Un « pacte pour l’enfance » sans moyens, contre les besoins et les droits des salariés

Protection de l’enfance par Action sociale

Communiqué de l’Action sociale FO

La « stratégie nationale de prévention et de protection de l’enfance 2020-2022 », a été présentée par le secrétaire d’état Adrien Taquet le 14 octobre. Beaucoup de poudre aux yeux mais sans réels moyens à la hauteur des besoins.

Pourtant il y a urgence, lorsque l’on sait que 25% des SDF à la rue, dont 30% des jeunes, sont issus de l’Aide Sociale à l’Enfance. Ainsi le gouvernement a refusé d’en passer par la loi pour allonger la prise en charge jusqu’à 21 ans. Il l’a renvoyée à une négociation différenciée entre chaque département et la Délégation interministérielle à la lutte contre la pauvreté.

D’ailleurs, ce « pacte pour l’enfance » pose plus de question qu’il n’apporte de réponse positive.

Comment « Systématiser un bilan complet de santé » avec la suppression des postes des médecins et des infirmières dans les établissements qui conduit à la disparition de cette garantie d’une visite médicale d’accueil ?

Comment « Mettre en place un album de vie » alors que la réalité pour les jeunes ce sont des mesures ou des placements retardés ou de plus en plus courts, la fin des référents Aide Sociale à l’Enfance, le manque de personnel qualifiés en CDI ?

Nous constatons par ailleurs que le terme d’organisation syndicale est utilisé une seule fois pour annoncer une seule et indispensable re-négociation du seul statut des assistants familiaux, compte tenu de la très grande difficulté à les recruter. Mais aussi est proposé de façon insidieuse la révision des conventions collectives applicables au secteur de la protection de l’enfance d’ici 2022 !.

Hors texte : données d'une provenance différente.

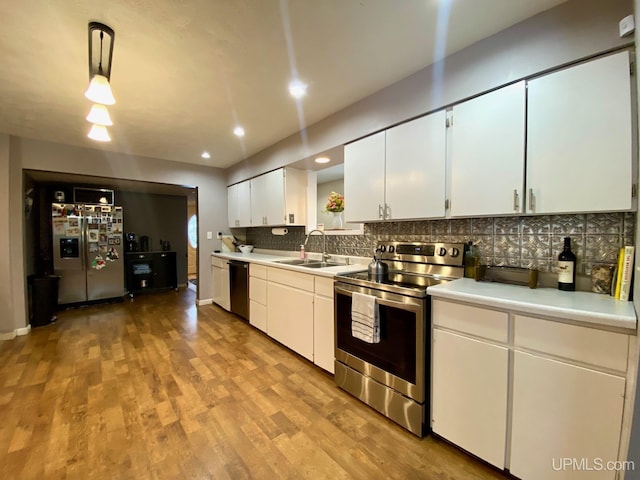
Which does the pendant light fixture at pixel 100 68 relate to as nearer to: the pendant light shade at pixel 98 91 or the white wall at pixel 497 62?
the pendant light shade at pixel 98 91

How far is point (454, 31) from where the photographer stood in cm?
158

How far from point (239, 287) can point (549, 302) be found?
332cm

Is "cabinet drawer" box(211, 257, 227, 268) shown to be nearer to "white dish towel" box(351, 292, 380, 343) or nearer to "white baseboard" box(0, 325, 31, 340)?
"white baseboard" box(0, 325, 31, 340)

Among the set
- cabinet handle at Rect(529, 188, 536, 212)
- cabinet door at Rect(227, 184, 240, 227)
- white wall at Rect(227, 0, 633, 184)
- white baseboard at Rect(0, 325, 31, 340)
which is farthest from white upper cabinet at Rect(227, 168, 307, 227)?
white baseboard at Rect(0, 325, 31, 340)

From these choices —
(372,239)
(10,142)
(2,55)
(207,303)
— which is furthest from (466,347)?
(10,142)

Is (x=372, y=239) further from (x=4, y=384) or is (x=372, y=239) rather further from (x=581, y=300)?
(x=4, y=384)

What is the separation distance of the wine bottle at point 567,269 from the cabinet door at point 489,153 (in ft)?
1.11

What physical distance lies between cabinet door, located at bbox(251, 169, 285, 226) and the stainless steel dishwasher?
0.70 metres

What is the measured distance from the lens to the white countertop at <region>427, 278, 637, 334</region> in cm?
108

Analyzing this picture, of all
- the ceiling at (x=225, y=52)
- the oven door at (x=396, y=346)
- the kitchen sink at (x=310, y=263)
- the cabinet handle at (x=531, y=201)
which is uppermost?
the ceiling at (x=225, y=52)

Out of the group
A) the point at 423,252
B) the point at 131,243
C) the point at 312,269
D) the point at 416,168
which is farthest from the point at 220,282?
the point at 416,168

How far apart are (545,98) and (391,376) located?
1.86m

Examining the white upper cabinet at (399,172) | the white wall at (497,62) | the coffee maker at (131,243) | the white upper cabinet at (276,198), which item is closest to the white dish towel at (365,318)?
the white upper cabinet at (399,172)

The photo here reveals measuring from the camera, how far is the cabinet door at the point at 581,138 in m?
1.27
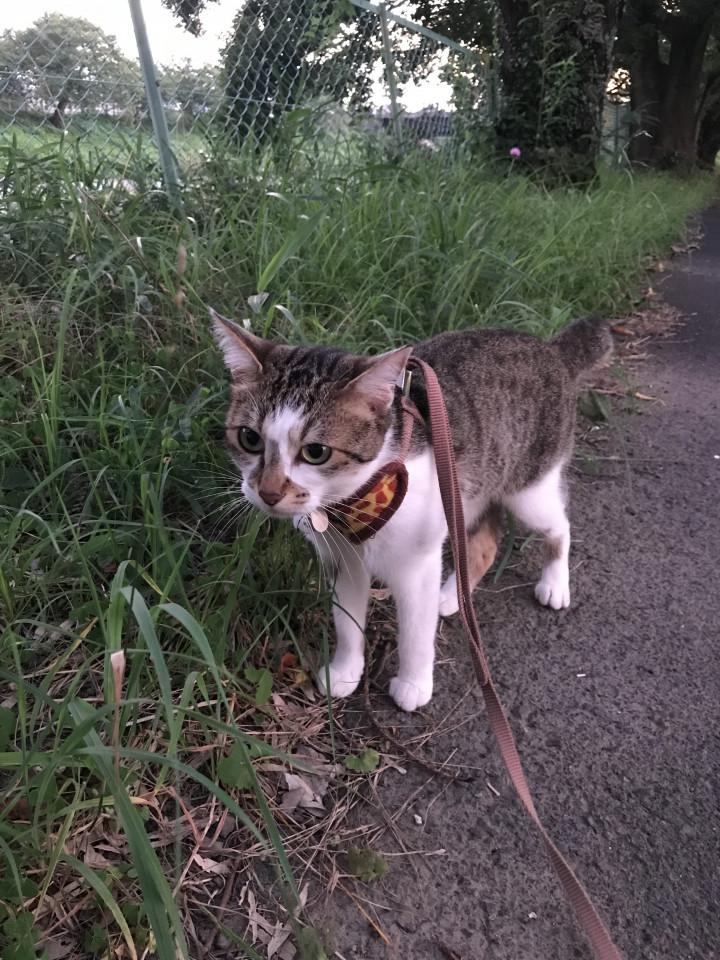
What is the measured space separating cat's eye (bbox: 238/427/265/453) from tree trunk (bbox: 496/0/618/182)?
5.73 metres

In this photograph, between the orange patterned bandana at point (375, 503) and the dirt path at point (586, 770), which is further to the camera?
the orange patterned bandana at point (375, 503)

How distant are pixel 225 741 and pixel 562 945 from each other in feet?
2.46

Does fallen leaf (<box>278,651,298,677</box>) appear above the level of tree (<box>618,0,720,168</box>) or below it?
below

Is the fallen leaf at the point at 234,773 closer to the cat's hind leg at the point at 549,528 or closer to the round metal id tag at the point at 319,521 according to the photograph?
the round metal id tag at the point at 319,521

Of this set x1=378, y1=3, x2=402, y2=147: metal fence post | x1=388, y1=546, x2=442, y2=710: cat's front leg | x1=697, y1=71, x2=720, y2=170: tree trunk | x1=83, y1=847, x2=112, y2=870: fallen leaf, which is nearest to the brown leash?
x1=388, y1=546, x2=442, y2=710: cat's front leg

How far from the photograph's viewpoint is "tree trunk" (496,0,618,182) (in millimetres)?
6133

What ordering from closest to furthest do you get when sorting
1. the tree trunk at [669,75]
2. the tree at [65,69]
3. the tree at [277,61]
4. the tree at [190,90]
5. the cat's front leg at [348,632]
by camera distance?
1. the cat's front leg at [348,632]
2. the tree at [65,69]
3. the tree at [190,90]
4. the tree at [277,61]
5. the tree trunk at [669,75]

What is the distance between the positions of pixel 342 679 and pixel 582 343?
1403mm

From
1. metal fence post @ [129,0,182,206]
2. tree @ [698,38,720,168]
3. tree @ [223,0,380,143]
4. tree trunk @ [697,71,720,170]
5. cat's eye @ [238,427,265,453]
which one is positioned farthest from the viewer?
tree trunk @ [697,71,720,170]

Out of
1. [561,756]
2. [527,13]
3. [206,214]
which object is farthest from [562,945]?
[527,13]

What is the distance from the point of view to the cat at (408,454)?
4.81 ft

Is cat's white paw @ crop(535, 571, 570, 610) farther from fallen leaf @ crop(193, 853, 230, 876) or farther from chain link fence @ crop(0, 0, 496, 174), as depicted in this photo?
chain link fence @ crop(0, 0, 496, 174)

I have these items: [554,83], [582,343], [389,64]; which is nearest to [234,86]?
[389,64]

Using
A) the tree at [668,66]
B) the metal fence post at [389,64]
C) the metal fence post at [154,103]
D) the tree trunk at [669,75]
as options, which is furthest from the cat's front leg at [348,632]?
the tree trunk at [669,75]
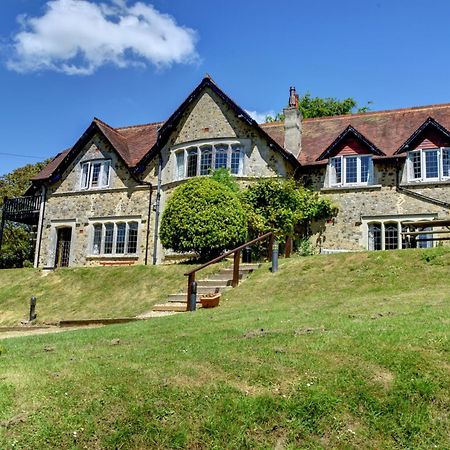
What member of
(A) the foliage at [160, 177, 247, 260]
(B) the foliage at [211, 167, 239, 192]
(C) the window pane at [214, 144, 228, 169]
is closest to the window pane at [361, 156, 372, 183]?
(B) the foliage at [211, 167, 239, 192]

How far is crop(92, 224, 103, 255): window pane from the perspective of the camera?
31844mm

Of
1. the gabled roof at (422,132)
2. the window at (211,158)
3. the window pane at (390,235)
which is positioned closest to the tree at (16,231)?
the window at (211,158)

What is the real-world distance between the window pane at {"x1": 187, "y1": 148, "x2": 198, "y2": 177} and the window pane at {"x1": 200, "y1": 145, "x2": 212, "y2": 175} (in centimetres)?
43

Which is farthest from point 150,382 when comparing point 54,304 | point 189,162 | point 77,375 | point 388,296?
point 189,162

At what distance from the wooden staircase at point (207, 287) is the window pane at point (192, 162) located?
970 centimetres

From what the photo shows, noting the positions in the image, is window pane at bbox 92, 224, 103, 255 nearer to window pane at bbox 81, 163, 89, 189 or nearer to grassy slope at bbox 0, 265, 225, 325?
window pane at bbox 81, 163, 89, 189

A la FNAS FO nous ne sommes pas demandeurs de réviser les conventions collectives. Elles ne sont pas un problème. Elles restent un rempart pour tenter de préserver les droits des salariés et ainsi garantir la qualité des conditions de prise en charge des jeunes. Elles doivent être maintenues et améliorées.

Et nous sommes en alerte lorsque nous relevons la proposition de création de 600 nouvelles places d’ici à 2022 – notamment pour les fratries – soit 200 places par an, dans des structures type Village d’Enfants qui appliquent des dérogations à la durée du travail et sont financées pour partie par des fonds propres.

Et que dire de l’appel au bénévolat et au parrainage.

Au regard des moyens financiers qui seront finalement alloués pour la Protection de l’Enfance, on est bien loin du compte. Au regard de l’urgence de la situation, des décisions autres pouvaient et devaient être prises sans attendre.

Au nom du respect de la décentralisation, la protection de l’enfance reste une compétence des départements. Ceux ci se voit attribuer des moyens supplémentaires mais largement insuffisants par rapport aux besoins nécessaires pour assurer l’obligation d’une protection de l’enfance républicaine donc égalitaire en droit sur tout le territoire.

Par exemple, la Gironde a reçu 80 000 € supplémentaires, là où le budget de la protection de l’enfance du département s’élève à 230 millions d’euros. C’est l’équivalent du coût de 2 placements d’enfants !

Conséquence de ces choix économiques et non sociaux, va se poursuivre :

• Une Protection de l’Enfance sans réels moyens égalitaires sur tout le territoire ;
• La mise en concurrence dans les départements des structures spécialisées par l’utilisation des appels d’offres qui ne vise qu’à réduire les coûts financiers des prises en charge ;
• Une déqualification massive des professionnels de la Protection de l’Enfance, conséquence directe de la réduction des coûts, des conditions de travail encore détériorées et totalement en inadéquation avec les « bonnes intentions » de la stratégie annoncée ;
• L’engagement toujours en baisse et insuffisant de l’État au nom de cette décentralisation mortifère pour l’égalité des droits.

Pour notre part à la FNAS FO, nous continuons de revendiquer un plan national d’urgence, pour la Protection de l’Enfance, le retour à un financement d’État égalitaire à hauteur des besoins nécessaires pour tous les jeunes pris en charge.

La poursuite de la prise en charge des jeunes majeurs qui en font la demande entre 18 et 21 ans et au delà si nécessaire.

L’égalité des droits et des moyens pour tous les mineurs même les mineurs étrangers isolés et pour les jeunes majeurs dont les jeunes majeurs non accompagnés.